> [What this task involves]:
Could you update the records starting at the line containing "How far from the viewer's" and ending at the end of the records by replacing "viewer's position" with "camera's location" and leaving everything else unchanged?

Scene-based reasoning records

[Start]

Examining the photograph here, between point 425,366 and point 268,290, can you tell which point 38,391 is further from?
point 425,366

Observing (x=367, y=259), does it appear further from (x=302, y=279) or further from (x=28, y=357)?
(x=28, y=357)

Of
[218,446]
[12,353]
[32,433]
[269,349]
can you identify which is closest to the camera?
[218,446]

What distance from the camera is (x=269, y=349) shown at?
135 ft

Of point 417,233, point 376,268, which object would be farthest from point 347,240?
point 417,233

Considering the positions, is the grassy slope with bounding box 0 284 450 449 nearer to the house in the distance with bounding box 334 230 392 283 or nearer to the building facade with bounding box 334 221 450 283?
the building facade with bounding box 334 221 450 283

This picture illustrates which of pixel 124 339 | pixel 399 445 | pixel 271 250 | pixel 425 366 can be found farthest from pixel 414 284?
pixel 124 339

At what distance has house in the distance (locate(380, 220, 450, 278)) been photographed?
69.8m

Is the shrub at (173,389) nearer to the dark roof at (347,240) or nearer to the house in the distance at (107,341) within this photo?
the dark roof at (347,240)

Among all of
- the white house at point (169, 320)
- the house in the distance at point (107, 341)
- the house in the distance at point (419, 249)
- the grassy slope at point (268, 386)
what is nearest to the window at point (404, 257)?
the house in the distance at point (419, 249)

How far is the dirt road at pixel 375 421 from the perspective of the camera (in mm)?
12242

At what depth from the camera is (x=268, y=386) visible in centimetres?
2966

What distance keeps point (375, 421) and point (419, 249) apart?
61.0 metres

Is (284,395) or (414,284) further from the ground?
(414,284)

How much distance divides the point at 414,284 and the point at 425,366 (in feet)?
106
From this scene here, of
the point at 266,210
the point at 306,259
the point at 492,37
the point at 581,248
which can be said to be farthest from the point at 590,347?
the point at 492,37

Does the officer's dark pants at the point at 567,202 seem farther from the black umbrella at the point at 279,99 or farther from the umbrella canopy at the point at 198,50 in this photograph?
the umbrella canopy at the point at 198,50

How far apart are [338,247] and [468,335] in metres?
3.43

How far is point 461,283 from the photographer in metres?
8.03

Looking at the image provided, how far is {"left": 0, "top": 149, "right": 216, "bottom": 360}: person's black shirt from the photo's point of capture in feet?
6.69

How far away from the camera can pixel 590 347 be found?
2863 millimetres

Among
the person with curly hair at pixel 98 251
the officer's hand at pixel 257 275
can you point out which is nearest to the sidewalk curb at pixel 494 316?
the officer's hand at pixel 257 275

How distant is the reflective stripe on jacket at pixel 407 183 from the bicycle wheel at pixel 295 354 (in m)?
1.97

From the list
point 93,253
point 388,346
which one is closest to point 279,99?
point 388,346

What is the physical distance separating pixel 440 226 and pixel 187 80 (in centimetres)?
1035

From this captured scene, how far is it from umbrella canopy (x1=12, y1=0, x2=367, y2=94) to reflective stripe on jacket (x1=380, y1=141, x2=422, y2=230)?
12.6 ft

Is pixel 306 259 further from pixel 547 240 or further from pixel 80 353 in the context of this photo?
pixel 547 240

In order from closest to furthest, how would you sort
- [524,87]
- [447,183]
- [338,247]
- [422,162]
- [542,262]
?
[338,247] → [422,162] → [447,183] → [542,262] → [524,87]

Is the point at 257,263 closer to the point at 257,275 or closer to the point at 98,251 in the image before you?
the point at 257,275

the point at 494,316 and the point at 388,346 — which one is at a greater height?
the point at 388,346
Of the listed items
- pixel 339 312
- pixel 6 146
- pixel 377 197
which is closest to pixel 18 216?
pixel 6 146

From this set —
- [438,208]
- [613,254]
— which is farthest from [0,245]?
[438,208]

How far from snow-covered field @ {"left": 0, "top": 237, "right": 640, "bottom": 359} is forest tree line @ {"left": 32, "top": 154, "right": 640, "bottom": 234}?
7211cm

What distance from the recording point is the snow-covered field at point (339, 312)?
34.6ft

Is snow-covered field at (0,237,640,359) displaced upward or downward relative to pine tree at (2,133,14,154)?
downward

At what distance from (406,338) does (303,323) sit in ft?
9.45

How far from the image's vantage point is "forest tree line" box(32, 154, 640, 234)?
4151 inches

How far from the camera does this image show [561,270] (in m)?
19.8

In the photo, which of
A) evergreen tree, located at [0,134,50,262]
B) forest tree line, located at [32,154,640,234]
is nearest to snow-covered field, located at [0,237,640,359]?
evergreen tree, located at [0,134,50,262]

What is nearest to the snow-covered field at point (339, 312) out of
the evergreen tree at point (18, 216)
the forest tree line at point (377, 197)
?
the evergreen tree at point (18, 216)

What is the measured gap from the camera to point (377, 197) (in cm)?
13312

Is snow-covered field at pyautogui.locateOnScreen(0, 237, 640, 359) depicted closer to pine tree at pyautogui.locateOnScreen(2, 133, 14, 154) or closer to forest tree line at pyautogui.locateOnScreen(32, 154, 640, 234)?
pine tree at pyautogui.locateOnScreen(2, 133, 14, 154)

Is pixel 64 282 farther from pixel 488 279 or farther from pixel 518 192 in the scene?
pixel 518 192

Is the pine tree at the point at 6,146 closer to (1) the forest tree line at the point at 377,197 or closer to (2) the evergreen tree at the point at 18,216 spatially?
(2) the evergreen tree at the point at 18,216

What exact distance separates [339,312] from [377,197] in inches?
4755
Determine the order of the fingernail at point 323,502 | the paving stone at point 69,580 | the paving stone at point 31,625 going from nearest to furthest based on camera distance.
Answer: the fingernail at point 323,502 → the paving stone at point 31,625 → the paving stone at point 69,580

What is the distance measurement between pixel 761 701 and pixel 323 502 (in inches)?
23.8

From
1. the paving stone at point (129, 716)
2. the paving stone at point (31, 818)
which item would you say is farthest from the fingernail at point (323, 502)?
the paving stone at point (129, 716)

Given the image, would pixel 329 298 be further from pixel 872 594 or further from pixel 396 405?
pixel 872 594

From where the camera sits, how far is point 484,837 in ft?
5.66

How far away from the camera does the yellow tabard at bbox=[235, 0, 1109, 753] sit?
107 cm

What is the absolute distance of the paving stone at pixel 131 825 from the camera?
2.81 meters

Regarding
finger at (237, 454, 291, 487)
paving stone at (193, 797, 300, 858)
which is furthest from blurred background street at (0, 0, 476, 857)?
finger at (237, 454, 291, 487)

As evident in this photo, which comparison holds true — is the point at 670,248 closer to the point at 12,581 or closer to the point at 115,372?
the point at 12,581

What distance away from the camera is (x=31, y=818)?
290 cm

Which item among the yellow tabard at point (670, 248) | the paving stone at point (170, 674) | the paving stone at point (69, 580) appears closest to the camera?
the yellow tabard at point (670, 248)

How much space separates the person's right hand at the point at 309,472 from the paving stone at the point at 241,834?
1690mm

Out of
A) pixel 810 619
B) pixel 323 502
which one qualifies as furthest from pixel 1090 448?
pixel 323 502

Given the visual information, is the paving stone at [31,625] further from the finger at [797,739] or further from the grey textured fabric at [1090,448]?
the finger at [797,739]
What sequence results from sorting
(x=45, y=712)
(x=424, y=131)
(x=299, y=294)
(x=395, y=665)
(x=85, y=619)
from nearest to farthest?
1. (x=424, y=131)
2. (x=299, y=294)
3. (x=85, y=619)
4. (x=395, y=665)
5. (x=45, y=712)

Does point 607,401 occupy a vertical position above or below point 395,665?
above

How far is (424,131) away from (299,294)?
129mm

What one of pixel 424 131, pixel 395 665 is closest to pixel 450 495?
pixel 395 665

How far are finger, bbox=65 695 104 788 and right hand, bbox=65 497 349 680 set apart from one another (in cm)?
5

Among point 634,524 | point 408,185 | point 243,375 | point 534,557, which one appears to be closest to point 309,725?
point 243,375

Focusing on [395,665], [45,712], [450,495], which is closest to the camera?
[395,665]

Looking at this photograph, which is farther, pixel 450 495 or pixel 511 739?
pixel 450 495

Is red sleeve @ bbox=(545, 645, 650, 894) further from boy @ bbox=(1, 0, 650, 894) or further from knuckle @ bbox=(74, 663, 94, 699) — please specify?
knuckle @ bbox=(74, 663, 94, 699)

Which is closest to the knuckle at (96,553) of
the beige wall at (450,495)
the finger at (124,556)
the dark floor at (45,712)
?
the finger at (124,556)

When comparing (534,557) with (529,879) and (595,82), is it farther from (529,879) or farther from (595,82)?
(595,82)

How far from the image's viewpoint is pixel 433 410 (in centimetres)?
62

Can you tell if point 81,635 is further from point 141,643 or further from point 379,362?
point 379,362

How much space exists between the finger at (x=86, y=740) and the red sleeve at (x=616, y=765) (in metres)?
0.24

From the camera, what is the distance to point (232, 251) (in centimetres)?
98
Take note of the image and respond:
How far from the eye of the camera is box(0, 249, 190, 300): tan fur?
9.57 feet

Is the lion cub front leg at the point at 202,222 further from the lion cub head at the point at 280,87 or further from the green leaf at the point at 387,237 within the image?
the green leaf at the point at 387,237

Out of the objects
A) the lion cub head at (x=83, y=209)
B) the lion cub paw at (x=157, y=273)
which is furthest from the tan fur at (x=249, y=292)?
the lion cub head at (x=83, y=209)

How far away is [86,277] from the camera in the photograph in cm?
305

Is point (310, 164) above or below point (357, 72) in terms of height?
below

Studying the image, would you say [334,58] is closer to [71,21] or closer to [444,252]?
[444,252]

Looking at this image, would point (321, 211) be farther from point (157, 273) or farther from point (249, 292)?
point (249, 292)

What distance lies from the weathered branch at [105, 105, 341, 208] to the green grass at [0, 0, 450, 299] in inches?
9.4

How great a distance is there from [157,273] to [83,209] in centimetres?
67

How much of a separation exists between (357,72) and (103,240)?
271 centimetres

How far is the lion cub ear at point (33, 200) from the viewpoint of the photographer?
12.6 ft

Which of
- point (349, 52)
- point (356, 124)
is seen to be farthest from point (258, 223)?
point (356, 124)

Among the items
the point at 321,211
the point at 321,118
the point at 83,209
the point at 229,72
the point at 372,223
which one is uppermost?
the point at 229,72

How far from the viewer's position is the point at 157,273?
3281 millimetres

[End]

> [Written reply]:
How far from the camera's location is the point at 157,273?
3281 millimetres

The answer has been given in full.